Do you see how ugly this solution is?
Do you see how this might be complicated to understand by other developers and business users?
Can you also imagine the ugly code that you will have to do at the application level to filter in/out courses not available yet?
Solution
Normalization. Redesign the database model at least to Third Normal Form.
Update anomalies
What problems do you see?
- Repeated groups of data (Course related and instructor related)
The anomaly
The update anomaly here would happen when we try to update any course related information or any instructor related information information. Say for example that we change the course name “Analysis Algorithms” to “Fundamentals of Algorithms” and that the update only happens on one row instead of on every row possible, we would have left the database in an inconsistent state.
Solution
Normalization. Redesign the database model at least to Third Normal Form.
Delete anomalies
What problems do you see?
- Repeated groups of data (Course related and instructor related)
The anomaly
The delete anomaly here would happen when we try to delete a student . It makes sense that if we delete a student, we also delete any associated rows in the course assignment for that student no? Let’s see what happens if we delete Dario Pardo which is assigned to Data Modeling class among others. Since nobody else is assigned to the Data Modeling class and that was the only row that had information about that class as well as the instructor we would have lost all the data about the course and the instructor.
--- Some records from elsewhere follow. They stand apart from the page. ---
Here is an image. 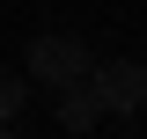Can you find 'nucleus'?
<instances>
[{
	"label": "nucleus",
	"mask_w": 147,
	"mask_h": 139,
	"mask_svg": "<svg viewBox=\"0 0 147 139\" xmlns=\"http://www.w3.org/2000/svg\"><path fill=\"white\" fill-rule=\"evenodd\" d=\"M88 95L110 110V117H132L147 103V66L140 59H110V66H88Z\"/></svg>",
	"instance_id": "1"
},
{
	"label": "nucleus",
	"mask_w": 147,
	"mask_h": 139,
	"mask_svg": "<svg viewBox=\"0 0 147 139\" xmlns=\"http://www.w3.org/2000/svg\"><path fill=\"white\" fill-rule=\"evenodd\" d=\"M88 44L81 37H37L30 44V81H44V88H66V81H88Z\"/></svg>",
	"instance_id": "2"
},
{
	"label": "nucleus",
	"mask_w": 147,
	"mask_h": 139,
	"mask_svg": "<svg viewBox=\"0 0 147 139\" xmlns=\"http://www.w3.org/2000/svg\"><path fill=\"white\" fill-rule=\"evenodd\" d=\"M96 117H103V103L88 95V81H66L59 88V124H66V132H88Z\"/></svg>",
	"instance_id": "3"
},
{
	"label": "nucleus",
	"mask_w": 147,
	"mask_h": 139,
	"mask_svg": "<svg viewBox=\"0 0 147 139\" xmlns=\"http://www.w3.org/2000/svg\"><path fill=\"white\" fill-rule=\"evenodd\" d=\"M22 95H30V81H22V73H0V132H15V117H22Z\"/></svg>",
	"instance_id": "4"
}]
</instances>
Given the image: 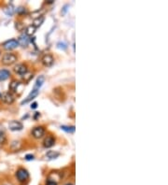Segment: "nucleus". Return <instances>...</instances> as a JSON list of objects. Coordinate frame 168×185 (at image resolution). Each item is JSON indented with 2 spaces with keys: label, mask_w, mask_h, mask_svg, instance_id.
Masks as SVG:
<instances>
[{
  "label": "nucleus",
  "mask_w": 168,
  "mask_h": 185,
  "mask_svg": "<svg viewBox=\"0 0 168 185\" xmlns=\"http://www.w3.org/2000/svg\"><path fill=\"white\" fill-rule=\"evenodd\" d=\"M15 178L19 183L26 184L30 179V175H29V172L27 171V169H25L23 167H20L15 172Z\"/></svg>",
  "instance_id": "nucleus-1"
},
{
  "label": "nucleus",
  "mask_w": 168,
  "mask_h": 185,
  "mask_svg": "<svg viewBox=\"0 0 168 185\" xmlns=\"http://www.w3.org/2000/svg\"><path fill=\"white\" fill-rule=\"evenodd\" d=\"M17 59H18V57L16 54H14L12 53H7L2 56V61L1 62L5 65H10L17 61Z\"/></svg>",
  "instance_id": "nucleus-2"
},
{
  "label": "nucleus",
  "mask_w": 168,
  "mask_h": 185,
  "mask_svg": "<svg viewBox=\"0 0 168 185\" xmlns=\"http://www.w3.org/2000/svg\"><path fill=\"white\" fill-rule=\"evenodd\" d=\"M61 181V175L57 172L51 173L45 182V185H58Z\"/></svg>",
  "instance_id": "nucleus-3"
},
{
  "label": "nucleus",
  "mask_w": 168,
  "mask_h": 185,
  "mask_svg": "<svg viewBox=\"0 0 168 185\" xmlns=\"http://www.w3.org/2000/svg\"><path fill=\"white\" fill-rule=\"evenodd\" d=\"M3 48L7 51H11V50H14L16 49L18 46H19V43H18V40L17 39H9V40H7L5 41L3 44H2Z\"/></svg>",
  "instance_id": "nucleus-4"
},
{
  "label": "nucleus",
  "mask_w": 168,
  "mask_h": 185,
  "mask_svg": "<svg viewBox=\"0 0 168 185\" xmlns=\"http://www.w3.org/2000/svg\"><path fill=\"white\" fill-rule=\"evenodd\" d=\"M0 98H1V100L4 102V103H6V104H12L13 102H14V100H15V97H14V95L10 93V92H7V93H4L3 95H0Z\"/></svg>",
  "instance_id": "nucleus-5"
},
{
  "label": "nucleus",
  "mask_w": 168,
  "mask_h": 185,
  "mask_svg": "<svg viewBox=\"0 0 168 185\" xmlns=\"http://www.w3.org/2000/svg\"><path fill=\"white\" fill-rule=\"evenodd\" d=\"M14 72L20 76H23L27 73L28 71V68H27V65L24 64H18L14 68Z\"/></svg>",
  "instance_id": "nucleus-6"
},
{
  "label": "nucleus",
  "mask_w": 168,
  "mask_h": 185,
  "mask_svg": "<svg viewBox=\"0 0 168 185\" xmlns=\"http://www.w3.org/2000/svg\"><path fill=\"white\" fill-rule=\"evenodd\" d=\"M45 135V128L43 126H37L32 130V136L35 138H41Z\"/></svg>",
  "instance_id": "nucleus-7"
},
{
  "label": "nucleus",
  "mask_w": 168,
  "mask_h": 185,
  "mask_svg": "<svg viewBox=\"0 0 168 185\" xmlns=\"http://www.w3.org/2000/svg\"><path fill=\"white\" fill-rule=\"evenodd\" d=\"M41 62H42V64L45 65V66H51V65H53V63H54V58H53V56L52 55V54H45L43 57H42V59H41Z\"/></svg>",
  "instance_id": "nucleus-8"
},
{
  "label": "nucleus",
  "mask_w": 168,
  "mask_h": 185,
  "mask_svg": "<svg viewBox=\"0 0 168 185\" xmlns=\"http://www.w3.org/2000/svg\"><path fill=\"white\" fill-rule=\"evenodd\" d=\"M23 123L19 121H11L8 123V128L11 131H20L23 129Z\"/></svg>",
  "instance_id": "nucleus-9"
},
{
  "label": "nucleus",
  "mask_w": 168,
  "mask_h": 185,
  "mask_svg": "<svg viewBox=\"0 0 168 185\" xmlns=\"http://www.w3.org/2000/svg\"><path fill=\"white\" fill-rule=\"evenodd\" d=\"M18 43L19 45H21L22 47H27L28 46V43H29V39H28V36L23 33L22 34L19 39H18Z\"/></svg>",
  "instance_id": "nucleus-10"
},
{
  "label": "nucleus",
  "mask_w": 168,
  "mask_h": 185,
  "mask_svg": "<svg viewBox=\"0 0 168 185\" xmlns=\"http://www.w3.org/2000/svg\"><path fill=\"white\" fill-rule=\"evenodd\" d=\"M54 144H55V138L53 136H48L43 141V146L45 148H51Z\"/></svg>",
  "instance_id": "nucleus-11"
},
{
  "label": "nucleus",
  "mask_w": 168,
  "mask_h": 185,
  "mask_svg": "<svg viewBox=\"0 0 168 185\" xmlns=\"http://www.w3.org/2000/svg\"><path fill=\"white\" fill-rule=\"evenodd\" d=\"M38 95V89H35V88H34V90L29 94V95L26 97V99H24L21 104H22V105H23V104H27L28 102H30L31 100H33V99H34Z\"/></svg>",
  "instance_id": "nucleus-12"
},
{
  "label": "nucleus",
  "mask_w": 168,
  "mask_h": 185,
  "mask_svg": "<svg viewBox=\"0 0 168 185\" xmlns=\"http://www.w3.org/2000/svg\"><path fill=\"white\" fill-rule=\"evenodd\" d=\"M10 77V72L8 69H0V81H4Z\"/></svg>",
  "instance_id": "nucleus-13"
},
{
  "label": "nucleus",
  "mask_w": 168,
  "mask_h": 185,
  "mask_svg": "<svg viewBox=\"0 0 168 185\" xmlns=\"http://www.w3.org/2000/svg\"><path fill=\"white\" fill-rule=\"evenodd\" d=\"M20 86V81H18V80H12L10 83H9V86H8V88H9V90L12 92V93H16L17 92V90H18V87Z\"/></svg>",
  "instance_id": "nucleus-14"
},
{
  "label": "nucleus",
  "mask_w": 168,
  "mask_h": 185,
  "mask_svg": "<svg viewBox=\"0 0 168 185\" xmlns=\"http://www.w3.org/2000/svg\"><path fill=\"white\" fill-rule=\"evenodd\" d=\"M4 12L7 15H8V16H12L14 14V12H15V8H14V7L12 5H8L7 7H5Z\"/></svg>",
  "instance_id": "nucleus-15"
},
{
  "label": "nucleus",
  "mask_w": 168,
  "mask_h": 185,
  "mask_svg": "<svg viewBox=\"0 0 168 185\" xmlns=\"http://www.w3.org/2000/svg\"><path fill=\"white\" fill-rule=\"evenodd\" d=\"M60 155L59 152H54V151H49L47 153H46V157L50 160H53V159H56L58 156Z\"/></svg>",
  "instance_id": "nucleus-16"
},
{
  "label": "nucleus",
  "mask_w": 168,
  "mask_h": 185,
  "mask_svg": "<svg viewBox=\"0 0 168 185\" xmlns=\"http://www.w3.org/2000/svg\"><path fill=\"white\" fill-rule=\"evenodd\" d=\"M43 22H44V17H43V16H40V17H38V18H36V19L34 20L32 25L35 26L36 28H38V27H39V26L42 24Z\"/></svg>",
  "instance_id": "nucleus-17"
},
{
  "label": "nucleus",
  "mask_w": 168,
  "mask_h": 185,
  "mask_svg": "<svg viewBox=\"0 0 168 185\" xmlns=\"http://www.w3.org/2000/svg\"><path fill=\"white\" fill-rule=\"evenodd\" d=\"M44 80H45V78H44V76H39V77L38 78V80H37V81H36V85H35V89H38V88H40V87L42 86V84H43V82H44Z\"/></svg>",
  "instance_id": "nucleus-18"
},
{
  "label": "nucleus",
  "mask_w": 168,
  "mask_h": 185,
  "mask_svg": "<svg viewBox=\"0 0 168 185\" xmlns=\"http://www.w3.org/2000/svg\"><path fill=\"white\" fill-rule=\"evenodd\" d=\"M36 27L35 26H33V25H30V26H28L27 28H26V30H25V34L27 35V36H31V35H33L35 32H36Z\"/></svg>",
  "instance_id": "nucleus-19"
},
{
  "label": "nucleus",
  "mask_w": 168,
  "mask_h": 185,
  "mask_svg": "<svg viewBox=\"0 0 168 185\" xmlns=\"http://www.w3.org/2000/svg\"><path fill=\"white\" fill-rule=\"evenodd\" d=\"M61 128L64 131L67 132V133H74L75 132V126H65V125H63V126H61Z\"/></svg>",
  "instance_id": "nucleus-20"
},
{
  "label": "nucleus",
  "mask_w": 168,
  "mask_h": 185,
  "mask_svg": "<svg viewBox=\"0 0 168 185\" xmlns=\"http://www.w3.org/2000/svg\"><path fill=\"white\" fill-rule=\"evenodd\" d=\"M7 141V136L5 135V133L3 131H0V145L5 144Z\"/></svg>",
  "instance_id": "nucleus-21"
},
{
  "label": "nucleus",
  "mask_w": 168,
  "mask_h": 185,
  "mask_svg": "<svg viewBox=\"0 0 168 185\" xmlns=\"http://www.w3.org/2000/svg\"><path fill=\"white\" fill-rule=\"evenodd\" d=\"M15 11L19 14V15H23V14H25L27 11H26V8H23V7H19L17 9H15Z\"/></svg>",
  "instance_id": "nucleus-22"
},
{
  "label": "nucleus",
  "mask_w": 168,
  "mask_h": 185,
  "mask_svg": "<svg viewBox=\"0 0 168 185\" xmlns=\"http://www.w3.org/2000/svg\"><path fill=\"white\" fill-rule=\"evenodd\" d=\"M57 46H58V48H59V49H63V50H65V49H66V45H65L64 43H61V42H59V43L57 44Z\"/></svg>",
  "instance_id": "nucleus-23"
},
{
  "label": "nucleus",
  "mask_w": 168,
  "mask_h": 185,
  "mask_svg": "<svg viewBox=\"0 0 168 185\" xmlns=\"http://www.w3.org/2000/svg\"><path fill=\"white\" fill-rule=\"evenodd\" d=\"M34 155H32V154H27L26 156H25V160H27V161H31V160H34Z\"/></svg>",
  "instance_id": "nucleus-24"
},
{
  "label": "nucleus",
  "mask_w": 168,
  "mask_h": 185,
  "mask_svg": "<svg viewBox=\"0 0 168 185\" xmlns=\"http://www.w3.org/2000/svg\"><path fill=\"white\" fill-rule=\"evenodd\" d=\"M38 107V103L37 102H35V103H33L32 105H31V109H36Z\"/></svg>",
  "instance_id": "nucleus-25"
},
{
  "label": "nucleus",
  "mask_w": 168,
  "mask_h": 185,
  "mask_svg": "<svg viewBox=\"0 0 168 185\" xmlns=\"http://www.w3.org/2000/svg\"><path fill=\"white\" fill-rule=\"evenodd\" d=\"M64 185H75V184H74V182H65Z\"/></svg>",
  "instance_id": "nucleus-26"
},
{
  "label": "nucleus",
  "mask_w": 168,
  "mask_h": 185,
  "mask_svg": "<svg viewBox=\"0 0 168 185\" xmlns=\"http://www.w3.org/2000/svg\"><path fill=\"white\" fill-rule=\"evenodd\" d=\"M47 3H49V4H52V3H53V0H49Z\"/></svg>",
  "instance_id": "nucleus-27"
},
{
  "label": "nucleus",
  "mask_w": 168,
  "mask_h": 185,
  "mask_svg": "<svg viewBox=\"0 0 168 185\" xmlns=\"http://www.w3.org/2000/svg\"><path fill=\"white\" fill-rule=\"evenodd\" d=\"M0 54H1V53H0Z\"/></svg>",
  "instance_id": "nucleus-28"
}]
</instances>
Now…depending on how critical and what type of information that was you or other people above you could loose their job over this; I am not kidding (no evil laugh here)
Solution
Normalization. Redesign the database model at least to Third Normal Form.
A normalized data model
This is a mini solution (it definitely could be much more elaborated, e.g self referencing relationship on courses to handle prerequisites) but for now it will get us away from the update anomalies problem by redesigning the database towards third normal form. Student, Staff, and Courses have been separated out into its own entities and have been connected through associative entities to resolve the many to many relationships to avoid redundant data. With this new design we can do as follows:
- Define new courses without creating a dummy record like we explained in the insertion anomaly.
- Updating course or teacher information now only happens once and touching 1 row only thanks to referential integrity. So we do not have to worry on any possible left outs like explained in the update anomaly.
- Deleting a student and its associated rows in the student_schedule table will not actually delete the course information like explained in the deletion anomaly.